“Real Recipe
For Friendship“
March 29, 2010
©Donna Pierce
The paper boy in our old neighborhood said she looked like a witch. She was barely five feet tall and weighed less than 100 pounds. She had few visitors and rarely ventured outside the house, so she didn’t trouble herself with wearing dentures. When her gray hair grew into wisps that blew into her eyes, she cut it with utility shears.
She spent weekdays simultaneously working crossword puzzles and flipping her TV remote control between talk shows and the home shopping network. Her scowl was divided equally between every adult, child, dog or cat who ventured too closely to the front door.
As I stood on her doorstep holding a foil-wrapped plate, I wondered if ringing her doorbell had been the right decision. When she opened the door, I babbled a few words and offered her the plate. Her icy blue eyes scrutinized me for almost a full minute before she accepted it and quietly closed the door.

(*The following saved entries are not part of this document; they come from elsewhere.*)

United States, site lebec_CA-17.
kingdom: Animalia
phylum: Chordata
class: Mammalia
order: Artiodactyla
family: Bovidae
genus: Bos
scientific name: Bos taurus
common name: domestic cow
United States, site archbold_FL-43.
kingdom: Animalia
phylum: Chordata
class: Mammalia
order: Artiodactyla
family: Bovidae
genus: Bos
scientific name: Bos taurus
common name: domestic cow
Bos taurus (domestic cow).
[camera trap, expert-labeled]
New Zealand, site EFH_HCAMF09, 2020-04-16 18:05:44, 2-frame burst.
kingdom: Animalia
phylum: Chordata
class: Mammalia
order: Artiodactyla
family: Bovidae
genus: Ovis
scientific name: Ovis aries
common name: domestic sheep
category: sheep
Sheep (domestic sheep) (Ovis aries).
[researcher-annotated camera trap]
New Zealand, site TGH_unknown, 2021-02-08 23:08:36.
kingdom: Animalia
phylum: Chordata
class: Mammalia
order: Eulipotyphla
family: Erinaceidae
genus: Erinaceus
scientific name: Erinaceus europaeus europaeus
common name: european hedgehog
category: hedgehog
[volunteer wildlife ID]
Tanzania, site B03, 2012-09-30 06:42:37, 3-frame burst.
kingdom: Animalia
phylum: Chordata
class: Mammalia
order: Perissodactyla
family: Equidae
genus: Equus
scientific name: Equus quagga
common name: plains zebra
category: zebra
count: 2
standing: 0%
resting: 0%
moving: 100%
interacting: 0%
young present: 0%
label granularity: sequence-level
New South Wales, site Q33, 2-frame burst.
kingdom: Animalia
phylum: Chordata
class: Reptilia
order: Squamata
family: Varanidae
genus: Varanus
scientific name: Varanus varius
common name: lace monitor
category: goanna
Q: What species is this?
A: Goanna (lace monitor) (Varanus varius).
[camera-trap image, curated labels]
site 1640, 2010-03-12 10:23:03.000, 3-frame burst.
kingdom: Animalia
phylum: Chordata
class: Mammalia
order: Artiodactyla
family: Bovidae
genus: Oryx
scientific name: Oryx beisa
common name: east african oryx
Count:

The next day my son came in from play with the cleaned plate and a note that read, “It was pleasant dining on fresh beans this time of year.”
That’s how our friendship began — with a dinner that included my husband’s favorite sliced roast beef, mashed potatoes and green beans topped with sauteed mushrooms. Our plate exchange proved to be an ideal arrangement because I loved to cook big meals and had only a husband and son to feed. She didn’t much care for cooking but she had an adventuresome palate.
Soon, she began inviting me into her living room for chats. And as we got to know each other better, I learned of her childhood spent in a St. Joseph orphanage where she and the others were called “the poor orphans” by both teachers and students at the public school and where her happiest memories were of the orphanage cook who always hugged her and offered her almond-flavored butter cookies when she snuck down the back stairs before bedtime.
Once she showed me pictures of herself as a beautiful young woman with chestnut hair and a dazzling smile seated next to a dashing escort — taken at a Kansas City nightclub. And there was a photograph, about which she would later recount a sad story filled with regrets. It pictured her smiling, surrounded by four, well-dressed children.
BJ prized a scrapbook filled with clippings she kept during the years she had worked as a secretary for a state supreme court justice. I remember her beaming over the collection of snapshots taken during that time showing her dressed in smart business suits accessorized with coordinating high heels and handbags.
Over the course of four years, our conversations covered every imaginable topic. It was as if we had known each other for years. We found ourselves sharing our dreams, fears, hopes and disappointments. Most of all I remember her grave voice saying, “Don’t be afraid to take risks, kid. You don’t want to wind up an old lady with regrets.”
Our talks continued during her illness and during the last four months of her life, which she spent in a nursing home before her death two years ago next week.
I think of her every time I use the black-handled bread knife she was so excited to give me for my birthday — ordered from the Home Shopping Network. I think of her every time I’m nervous about looking foolish or taking a risk.
Most of all, I think of her each I’m tempted to judge a person based on their outside packaging or demeanor. If I had, I might have missed a dear friendship.
As I recall long ago conversations, Margery Williams’ book “The
Velveteen Rabbit” and the answer the Skin Horse gave the toy rabbit when asked how to become real comes to mind.
“It doesn’t happen all at once,” said the Skin Horse. “You become. It takes a long time. That’s why it doesn’t happen to people who break easily, or have sharp edges, or who have to be carefully kept. Generally, by the time you are Real, most of your hair has been loved off, and your eyes drop out and you get loose in the joints and very shabby. But these things don’t matter at all, because once you are Real you can’t be ugly, except to people who don’t understand.”